Biochar-Polymer Composites

Biochar can be used as a sustainable alternative to traditional fillers such as carbon black in polymer-based building materials. It is able to enhance the mechanical properties of plastics, including tensile strength, elongation, and flexural properties. In addition, the addition of biochar can also improve the thermal stability of polymers, making them more suitable for applications that require flame retardancy or high temperature resistance.  

Biochar-Based Stucco

Biochar can be mixed with clay, lime, or cement at up to 80% to create environmentally friendly stucco. Due to the porous structure of biochar, these stuccos are much lighter than traditional stuccos and have excellent thermal insulation and moisture regulation properties.
 

Biochar Bricks, Tiles and Concrete

Biochar can be incorporated into a variety of masonry products, including bricks, tiles and concrete blocks. When mixed with a binder such as cement or lime, biochar can increase the compressive and tensile strength of bricks. For example, bricks made from a 50/50 blend of biochar and high-density polyethylene (HDPE) have a compressive strength of up to 20 N/mm², far exceeding the performance of conventional bricks.

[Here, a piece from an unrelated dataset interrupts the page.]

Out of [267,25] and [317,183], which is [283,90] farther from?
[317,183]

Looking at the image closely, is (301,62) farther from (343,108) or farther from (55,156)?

In addition, these biochar bricks also have increased thermal insulation and hardness, and reduced water absorption, making them ideal for energy-efficient and durable building envelopes.
 

Biochar production: opening possibility in the construction industry

One of the main advantages of modern biochar production is that the process is controllable. You can precisely adjust parameters such as pyrolysis temperature, residence time, and heating rate to tailor the physical and chemical properties of the resulting biochar. This level of control can optimize properties such as biochar porosity, surface area, and carbon content, making it particularly suitable for use as an additive to building materials. From improving the strength or insulation of concrete to promoting carbon-negative building solutions, biochar offers unique advantages that align with the future of sustainable construction.